Было уже темно, но Анвин прилагал все усилия, чтобы точно запомнить все, что видел за окном поезда: все реже попадающиеся дома, которые в итоге уступили место деревьям, мосты, пересекающие реки, то поднимающиеся, то опускающиеся склоны гор вдали. Он пытался представить себе, как это выглядит при дневном свете.
Мисс Гринвуд читала журнал, стараясь не заснуть. Всякий раз, когда Анвин замечал, что она клюет носом, он совал руку ей в рукав и щипал ее. Она ругалась на него, хотя оба прекрасно понимали, что даже малейший прокол может очень дорого им обойтись.
Когда они добрались до пункта назначения, у них в распоряжении оставалось менее пяти часов. На станции их никто не встречал. Городок оказался в точности таким, каким Анвин его себе представлял; видеть все это было равнозначно узнаванию уже виденного. А может быть, он и впрямь узнавал нечто уже виденное. Может быть, именно сюда он когда-то приезжал, когда был мальчишкой, чтобы поиграть в ту игру с другими мальчишками. Как же она называлась? «Кошки-мышки»? «Сыщики и воры»?

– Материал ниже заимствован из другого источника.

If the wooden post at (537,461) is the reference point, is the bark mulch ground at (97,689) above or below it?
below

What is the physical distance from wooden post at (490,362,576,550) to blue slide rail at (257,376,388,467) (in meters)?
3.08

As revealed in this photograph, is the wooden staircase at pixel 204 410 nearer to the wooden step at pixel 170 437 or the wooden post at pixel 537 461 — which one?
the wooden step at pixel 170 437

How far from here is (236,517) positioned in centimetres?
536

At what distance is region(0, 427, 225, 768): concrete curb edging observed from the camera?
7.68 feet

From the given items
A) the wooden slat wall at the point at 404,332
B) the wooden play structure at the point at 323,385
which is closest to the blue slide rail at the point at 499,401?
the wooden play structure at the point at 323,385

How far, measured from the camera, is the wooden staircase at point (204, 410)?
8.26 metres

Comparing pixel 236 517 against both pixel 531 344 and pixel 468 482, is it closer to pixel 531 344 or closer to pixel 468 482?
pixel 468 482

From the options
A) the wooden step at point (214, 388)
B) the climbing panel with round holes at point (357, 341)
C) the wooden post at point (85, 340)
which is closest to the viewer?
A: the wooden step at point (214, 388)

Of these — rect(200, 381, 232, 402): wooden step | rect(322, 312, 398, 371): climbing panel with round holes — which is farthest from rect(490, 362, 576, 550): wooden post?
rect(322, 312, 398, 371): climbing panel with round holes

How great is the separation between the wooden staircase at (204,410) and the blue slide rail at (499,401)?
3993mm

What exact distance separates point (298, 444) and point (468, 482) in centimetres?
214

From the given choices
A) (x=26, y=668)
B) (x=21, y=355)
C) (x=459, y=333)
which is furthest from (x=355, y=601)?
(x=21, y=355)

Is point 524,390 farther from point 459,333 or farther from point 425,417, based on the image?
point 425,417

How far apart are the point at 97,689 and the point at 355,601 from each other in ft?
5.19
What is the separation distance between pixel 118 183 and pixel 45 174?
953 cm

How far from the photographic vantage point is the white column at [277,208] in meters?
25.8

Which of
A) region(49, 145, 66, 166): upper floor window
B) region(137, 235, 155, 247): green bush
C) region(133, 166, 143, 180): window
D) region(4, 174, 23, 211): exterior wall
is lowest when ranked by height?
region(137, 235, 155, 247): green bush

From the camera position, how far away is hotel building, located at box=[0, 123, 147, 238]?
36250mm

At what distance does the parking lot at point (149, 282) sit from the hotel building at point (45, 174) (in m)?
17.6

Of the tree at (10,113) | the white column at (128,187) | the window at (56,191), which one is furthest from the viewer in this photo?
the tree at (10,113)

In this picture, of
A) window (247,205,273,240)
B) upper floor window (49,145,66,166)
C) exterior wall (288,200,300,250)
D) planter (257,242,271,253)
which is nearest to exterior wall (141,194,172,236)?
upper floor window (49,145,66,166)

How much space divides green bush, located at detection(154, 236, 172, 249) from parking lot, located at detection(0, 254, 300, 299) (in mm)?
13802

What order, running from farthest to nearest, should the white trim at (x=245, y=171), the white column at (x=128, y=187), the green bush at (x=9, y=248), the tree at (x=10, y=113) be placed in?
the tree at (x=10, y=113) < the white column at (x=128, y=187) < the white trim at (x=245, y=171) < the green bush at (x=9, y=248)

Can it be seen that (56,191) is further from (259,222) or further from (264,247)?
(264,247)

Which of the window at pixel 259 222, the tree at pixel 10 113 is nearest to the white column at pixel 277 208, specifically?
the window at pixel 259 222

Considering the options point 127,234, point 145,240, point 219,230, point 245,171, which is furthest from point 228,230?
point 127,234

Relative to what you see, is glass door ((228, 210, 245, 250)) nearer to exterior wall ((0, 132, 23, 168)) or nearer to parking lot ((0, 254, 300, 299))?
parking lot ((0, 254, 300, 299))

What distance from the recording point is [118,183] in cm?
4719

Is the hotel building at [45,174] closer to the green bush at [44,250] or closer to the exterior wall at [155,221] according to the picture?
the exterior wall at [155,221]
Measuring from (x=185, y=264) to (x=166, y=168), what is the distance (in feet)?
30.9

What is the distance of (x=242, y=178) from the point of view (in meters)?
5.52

Они двинулись на север по единственной улице этого городка. Анвин считал шаги и замечал все вокруг: серую кошку, пролезающую между штакетинами хлипкого забора, цвета почтовых ящиков, ветер, налетающий с реки. Потом они пошли по грунтовой дорожке, ведущей в лес. Здесь было прохладнее, и Анвин задержался, чтобы застегнуть пиджак на все пуговицы. Запах пруда он почувствовал задолго до того, как его увидел.
— Я выбросил из рапортов Сайварта все упоминания об этом месте, — сказал он. — Мне всегда казалось, что он его просто выдумал.
— Вы переоценили силу его воображения, — сказала мисс Гринвуд.
Вода с плавающими на ней дубовыми листьями в лунном свете казалась темной и холодной на вид. С дерева, росшего у самого берега, свешивались качели — автомобильная шина на веревке. Тот, у кого возникло бы такое желание, мог с силой оттолкнуться от дерева и вылететь достаточно далеко от берега. А там он мог бы отпустить веревку, если бы ему этого захотелось, и тогда он свалился бы в воду в самом центре пруда. За деревом поднимался склон холма, заросший ежевикой, а на его вершине стоял коттедж, в котором семь лет жили мисс Гринвуд и ее дочь, когда им пришлось уехать из города.
Из одного из окон тянулся электрический провод в резиновой оплетке. Они пошли вдоль провода в восточном направлении, в лес, прочь от пруда. Анвин вспомнил свой сон, виденные в нем следы в жидкой грязи, встречу с мальчиком, оказавшимся Енохом Хоффманом, и передернулся.
Поляна оказалась точно такой, какой ее описывал Сайварт. Но в ее центре вместо кучи листьев возвышалась узкая кованая бронзовая кровать, рядом с ней стоял стол, а на нем — лампа под зеленым абажуром и пишущая машинка. Лампа была подключена к электропроводу, и лампочка в ней горела желтоватым светом. На кровати под желтым хлопчатобумажным одеялом спал Сайварт, а поверх одеяла успел собраться толстый слой опавших листьев. Сайварт похрапывал, прикрыв шляпой глаза, а его щеки здорово заросли щетиной.
На дереве над кроватью висела добрая дюжина раскрытых зонтов, образуя нечто вроде навеса. Не исключено, что ему пришлось воспользоваться стремянкой, чтобы их так развесить.
— Я сказала ему, что он может пользоваться этим домом, но не хотела, чтобы он спал в моей комнате, — пояснила мисс Гринвуд. — Я-то думала, что он правильно поймет, что я имею в виду, и воспользуется диваном в гостиной или будет спать в гостевой комнате в задней части дома, а он вместо этого выволок мою кровать сюда.
Анвин вспомнил, что Сайварт писал об этом месте в своем рапорте: «Отличное местечко, чтобы вздремнуть». Он снял шляпу с лица Сайварта и уставился в его закрытые глаза. Веки были покрасневшие и как будто исцарапанные.
— Просыпайтесь, — тихо сказал он.
Мисс Гринвуд уже взялась за щиколотки детектива.
— А вы берите его под мышки, — велела она.
Они подняли Сайварта с кровати и понесли через поляну к деревьям, а там положили на землю, прислонив к стволу дуба. Анвин водрузил шляпу обратно на голову детектива, а затем вернулся к кровати. Простыни на ней были еще теплыми, нагретые телом Сайварта. Анвин лег и поудобнее устроился на подушке, потом закрыл глаза, слушая стук дождевых капель по раскрытым зонтам над головой.